Rewrite the entries starting with the line that contains "How far from" and going on through the line that contains "2.44 metres" as a two-column CSV with the columns entry_text and answer. Give one row per entry, put each value in its own quoted field, and replace any line breaks with spaces.
***** Information shown
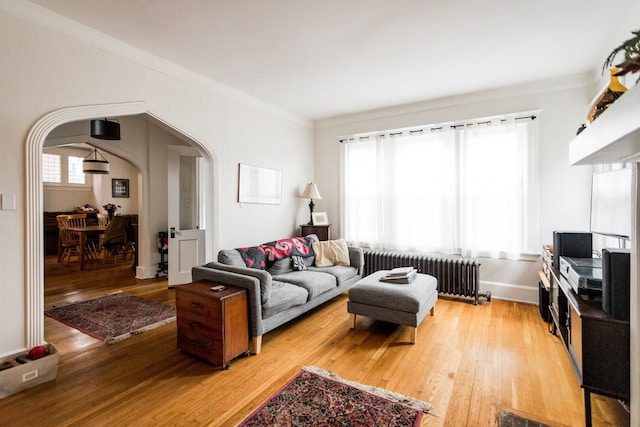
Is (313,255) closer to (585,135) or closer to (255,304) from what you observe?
(255,304)

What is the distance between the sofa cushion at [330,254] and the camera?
162 inches

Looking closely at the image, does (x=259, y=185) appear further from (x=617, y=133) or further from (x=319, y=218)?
(x=617, y=133)

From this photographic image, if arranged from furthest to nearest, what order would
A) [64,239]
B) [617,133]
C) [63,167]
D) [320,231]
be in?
1. [63,167]
2. [64,239]
3. [320,231]
4. [617,133]

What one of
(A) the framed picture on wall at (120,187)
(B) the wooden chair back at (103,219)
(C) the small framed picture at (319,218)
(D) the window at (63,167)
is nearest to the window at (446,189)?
(C) the small framed picture at (319,218)

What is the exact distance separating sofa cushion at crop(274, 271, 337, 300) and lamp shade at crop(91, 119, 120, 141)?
122 inches

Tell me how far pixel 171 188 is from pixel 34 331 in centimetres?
265

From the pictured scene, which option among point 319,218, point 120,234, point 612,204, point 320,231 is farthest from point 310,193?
point 120,234

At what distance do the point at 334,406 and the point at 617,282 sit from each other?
1743mm

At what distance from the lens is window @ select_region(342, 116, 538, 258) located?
380 centimetres

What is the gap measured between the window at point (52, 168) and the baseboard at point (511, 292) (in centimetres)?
1071

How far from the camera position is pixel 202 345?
2.44 metres

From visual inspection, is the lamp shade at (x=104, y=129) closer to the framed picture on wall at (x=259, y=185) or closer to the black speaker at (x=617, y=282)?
the framed picture on wall at (x=259, y=185)

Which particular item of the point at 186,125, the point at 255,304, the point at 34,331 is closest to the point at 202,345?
the point at 255,304

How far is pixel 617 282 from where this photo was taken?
5.08 ft
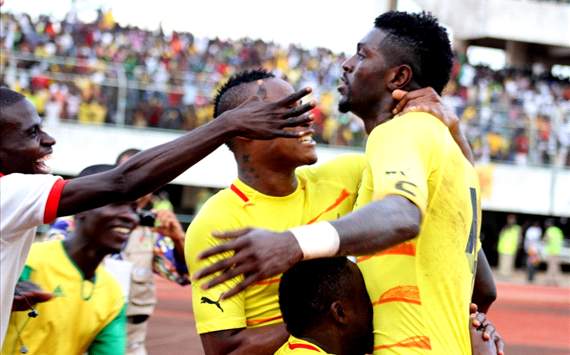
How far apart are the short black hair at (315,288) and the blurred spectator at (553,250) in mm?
27225

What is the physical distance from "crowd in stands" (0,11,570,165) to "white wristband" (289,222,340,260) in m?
18.2

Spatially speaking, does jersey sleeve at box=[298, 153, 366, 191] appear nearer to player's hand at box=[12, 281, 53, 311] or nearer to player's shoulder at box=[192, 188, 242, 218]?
player's shoulder at box=[192, 188, 242, 218]

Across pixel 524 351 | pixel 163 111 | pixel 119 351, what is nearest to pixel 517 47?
pixel 163 111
**********
| Response below |
entry_text,answer
"How far from the camera position is pixel 202 345?","2.44 metres"